## What the task asks
Pictures stay out; please output the remaining data exactly.

## Given material
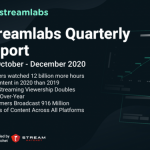 Streamlabs and Stream Hatchet Q4 Live Streaming Industry Report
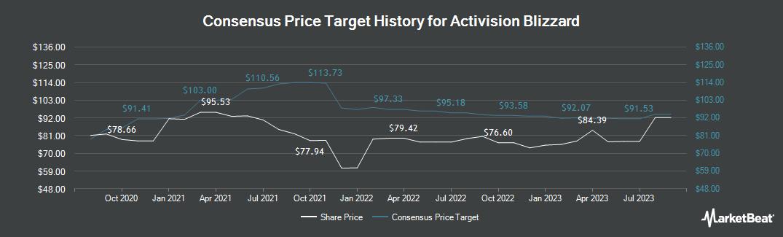 Price Target History for Activision (NASDAQ:ATVI)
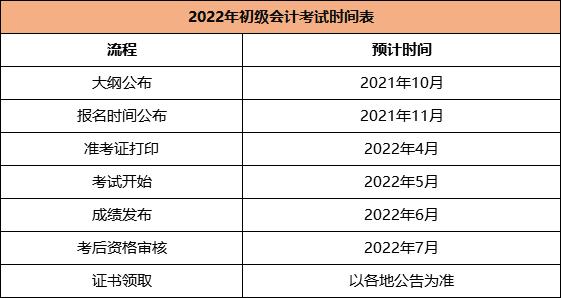 2022初级助理会计报名入口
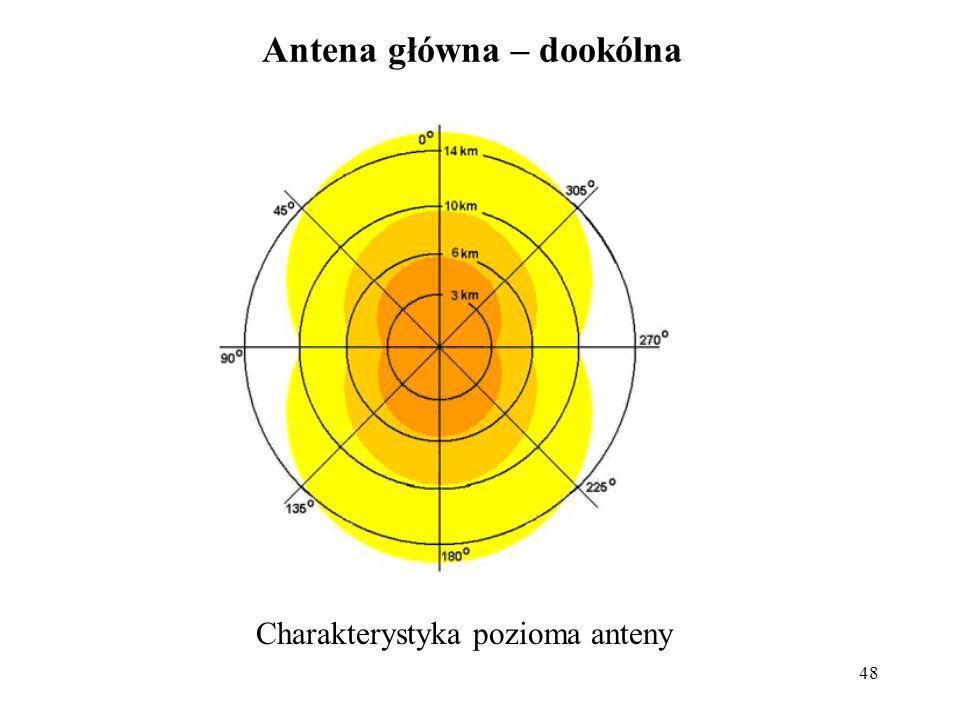 48 Antena główna – dookólna Charakterystyka pozioma anteny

## Result
 Streamlabs and Stream Hatchet Q4 Live Streaming Industry Report
 Price Target History for Activision (NASDAQ:ATVI)
 2022初级助理会计报名入口
 48 Antena główna – dookólna Charakterystyka pozioma anteny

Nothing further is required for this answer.